SET PROBLEM:
Recast everything in the material below from the line containing "Arrange these elements" down to the line containing "Answer: point (185, 109)" as a numbered list, leaving out any blank lines. Include both of those lines and nothing outside them.

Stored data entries
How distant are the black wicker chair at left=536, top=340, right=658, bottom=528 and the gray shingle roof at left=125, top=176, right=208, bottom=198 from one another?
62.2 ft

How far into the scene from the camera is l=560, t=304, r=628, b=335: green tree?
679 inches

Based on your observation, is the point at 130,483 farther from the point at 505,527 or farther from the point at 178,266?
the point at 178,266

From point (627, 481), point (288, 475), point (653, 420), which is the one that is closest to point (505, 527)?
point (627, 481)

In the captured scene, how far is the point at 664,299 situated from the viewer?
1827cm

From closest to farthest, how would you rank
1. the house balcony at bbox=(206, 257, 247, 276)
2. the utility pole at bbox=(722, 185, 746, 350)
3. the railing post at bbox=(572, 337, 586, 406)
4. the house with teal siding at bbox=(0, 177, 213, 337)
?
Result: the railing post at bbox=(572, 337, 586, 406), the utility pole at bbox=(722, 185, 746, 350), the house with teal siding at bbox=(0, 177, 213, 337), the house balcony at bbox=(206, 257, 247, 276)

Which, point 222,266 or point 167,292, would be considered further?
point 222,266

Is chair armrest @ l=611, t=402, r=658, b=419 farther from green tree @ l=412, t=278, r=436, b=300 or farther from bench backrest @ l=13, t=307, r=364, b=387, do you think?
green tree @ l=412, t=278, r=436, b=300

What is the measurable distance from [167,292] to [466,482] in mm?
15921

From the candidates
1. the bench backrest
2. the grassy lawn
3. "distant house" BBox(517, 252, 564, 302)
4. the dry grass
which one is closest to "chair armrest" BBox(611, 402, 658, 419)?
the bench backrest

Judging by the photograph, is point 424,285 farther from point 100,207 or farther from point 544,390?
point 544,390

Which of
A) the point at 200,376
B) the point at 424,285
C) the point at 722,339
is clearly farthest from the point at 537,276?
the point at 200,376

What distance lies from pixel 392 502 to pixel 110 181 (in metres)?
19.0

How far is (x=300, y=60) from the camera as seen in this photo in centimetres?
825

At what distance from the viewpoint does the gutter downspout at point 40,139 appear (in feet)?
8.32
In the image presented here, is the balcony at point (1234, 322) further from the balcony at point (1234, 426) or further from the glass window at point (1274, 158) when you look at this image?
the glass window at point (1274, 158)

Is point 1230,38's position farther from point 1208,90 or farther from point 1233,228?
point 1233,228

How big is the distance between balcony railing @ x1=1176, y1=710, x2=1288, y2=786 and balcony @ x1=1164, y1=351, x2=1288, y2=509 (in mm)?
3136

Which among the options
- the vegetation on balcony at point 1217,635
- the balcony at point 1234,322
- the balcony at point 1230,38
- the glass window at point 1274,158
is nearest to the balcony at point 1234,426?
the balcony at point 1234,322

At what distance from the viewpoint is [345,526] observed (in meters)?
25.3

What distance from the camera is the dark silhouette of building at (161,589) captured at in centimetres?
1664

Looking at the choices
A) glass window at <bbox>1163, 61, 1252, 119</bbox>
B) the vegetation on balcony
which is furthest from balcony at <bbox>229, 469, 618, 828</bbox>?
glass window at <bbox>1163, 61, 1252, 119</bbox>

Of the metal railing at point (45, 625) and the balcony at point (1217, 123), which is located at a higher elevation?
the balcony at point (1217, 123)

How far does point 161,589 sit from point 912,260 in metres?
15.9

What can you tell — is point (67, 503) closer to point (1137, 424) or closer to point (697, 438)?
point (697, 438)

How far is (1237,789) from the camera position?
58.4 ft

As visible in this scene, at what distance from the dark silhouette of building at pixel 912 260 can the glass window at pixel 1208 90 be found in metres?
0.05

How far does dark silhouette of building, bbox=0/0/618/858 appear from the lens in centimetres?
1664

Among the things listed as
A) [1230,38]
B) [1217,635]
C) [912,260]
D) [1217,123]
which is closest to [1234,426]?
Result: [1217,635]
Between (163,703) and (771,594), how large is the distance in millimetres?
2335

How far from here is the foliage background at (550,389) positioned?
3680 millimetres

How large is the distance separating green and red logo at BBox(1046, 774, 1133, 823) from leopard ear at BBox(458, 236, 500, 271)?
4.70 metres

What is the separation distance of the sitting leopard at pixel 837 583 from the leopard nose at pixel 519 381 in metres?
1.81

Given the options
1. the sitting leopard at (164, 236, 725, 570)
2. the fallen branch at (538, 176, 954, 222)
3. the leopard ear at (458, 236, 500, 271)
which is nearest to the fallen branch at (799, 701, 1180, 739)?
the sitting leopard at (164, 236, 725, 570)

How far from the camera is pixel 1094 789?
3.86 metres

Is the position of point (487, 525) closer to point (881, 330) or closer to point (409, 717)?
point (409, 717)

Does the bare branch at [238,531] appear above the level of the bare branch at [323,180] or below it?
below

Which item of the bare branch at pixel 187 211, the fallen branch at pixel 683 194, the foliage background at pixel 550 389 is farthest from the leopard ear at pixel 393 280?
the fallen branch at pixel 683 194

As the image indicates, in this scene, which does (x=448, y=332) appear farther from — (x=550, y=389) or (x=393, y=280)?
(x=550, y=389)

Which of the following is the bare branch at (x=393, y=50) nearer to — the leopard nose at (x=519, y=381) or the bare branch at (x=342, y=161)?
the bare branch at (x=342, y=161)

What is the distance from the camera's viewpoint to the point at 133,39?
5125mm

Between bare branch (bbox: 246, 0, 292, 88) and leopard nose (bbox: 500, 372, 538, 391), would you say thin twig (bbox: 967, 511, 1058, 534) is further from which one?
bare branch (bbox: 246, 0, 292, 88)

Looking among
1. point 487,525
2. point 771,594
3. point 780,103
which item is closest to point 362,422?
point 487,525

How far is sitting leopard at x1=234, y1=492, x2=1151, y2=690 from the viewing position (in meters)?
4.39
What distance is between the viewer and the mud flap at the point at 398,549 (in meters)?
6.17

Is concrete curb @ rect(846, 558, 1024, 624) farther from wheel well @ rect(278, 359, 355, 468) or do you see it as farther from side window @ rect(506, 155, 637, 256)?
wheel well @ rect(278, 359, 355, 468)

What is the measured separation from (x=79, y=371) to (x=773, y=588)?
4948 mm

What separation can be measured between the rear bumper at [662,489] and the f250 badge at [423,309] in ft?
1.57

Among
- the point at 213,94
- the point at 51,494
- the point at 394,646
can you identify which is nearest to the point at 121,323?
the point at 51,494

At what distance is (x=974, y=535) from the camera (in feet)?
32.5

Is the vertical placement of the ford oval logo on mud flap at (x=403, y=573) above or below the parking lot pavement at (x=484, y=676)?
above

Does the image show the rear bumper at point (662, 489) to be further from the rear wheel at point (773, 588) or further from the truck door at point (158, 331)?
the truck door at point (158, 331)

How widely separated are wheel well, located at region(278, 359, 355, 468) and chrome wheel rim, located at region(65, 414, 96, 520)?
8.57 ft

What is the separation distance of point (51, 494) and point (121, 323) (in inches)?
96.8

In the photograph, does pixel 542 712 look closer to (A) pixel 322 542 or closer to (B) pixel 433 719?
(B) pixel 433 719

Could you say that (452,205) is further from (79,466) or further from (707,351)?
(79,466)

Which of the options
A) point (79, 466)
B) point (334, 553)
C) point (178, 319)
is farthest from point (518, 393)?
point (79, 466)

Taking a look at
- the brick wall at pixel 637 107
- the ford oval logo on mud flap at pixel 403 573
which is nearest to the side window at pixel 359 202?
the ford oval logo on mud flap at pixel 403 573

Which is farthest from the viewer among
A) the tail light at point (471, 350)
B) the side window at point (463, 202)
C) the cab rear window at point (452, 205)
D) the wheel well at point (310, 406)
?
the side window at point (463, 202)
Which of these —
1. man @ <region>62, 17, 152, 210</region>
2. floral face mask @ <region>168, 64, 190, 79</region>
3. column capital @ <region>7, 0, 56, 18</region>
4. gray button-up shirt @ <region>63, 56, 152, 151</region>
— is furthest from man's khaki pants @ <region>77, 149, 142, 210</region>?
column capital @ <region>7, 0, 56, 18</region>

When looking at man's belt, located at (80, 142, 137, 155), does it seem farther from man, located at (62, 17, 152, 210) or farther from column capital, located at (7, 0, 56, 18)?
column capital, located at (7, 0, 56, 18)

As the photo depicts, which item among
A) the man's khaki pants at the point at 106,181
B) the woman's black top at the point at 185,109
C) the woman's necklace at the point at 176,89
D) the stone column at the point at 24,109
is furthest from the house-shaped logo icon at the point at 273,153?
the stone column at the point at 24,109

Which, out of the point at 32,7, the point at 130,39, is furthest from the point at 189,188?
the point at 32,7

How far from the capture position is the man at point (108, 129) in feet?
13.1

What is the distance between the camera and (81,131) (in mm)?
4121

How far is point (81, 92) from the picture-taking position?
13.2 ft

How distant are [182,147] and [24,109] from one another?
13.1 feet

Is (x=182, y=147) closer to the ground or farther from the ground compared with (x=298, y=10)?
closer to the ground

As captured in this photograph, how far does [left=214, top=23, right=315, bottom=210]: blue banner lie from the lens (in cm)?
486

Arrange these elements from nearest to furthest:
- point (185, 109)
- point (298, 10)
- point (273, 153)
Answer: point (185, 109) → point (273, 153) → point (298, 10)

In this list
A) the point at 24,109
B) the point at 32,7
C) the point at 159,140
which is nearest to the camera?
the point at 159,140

WORKED SOLUTION:
1. Arrange these elements from nearest to furthest:
2. - point (185, 109)
3. - point (298, 10)
4. - point (273, 153)
5. Answer: point (185, 109) → point (273, 153) → point (298, 10)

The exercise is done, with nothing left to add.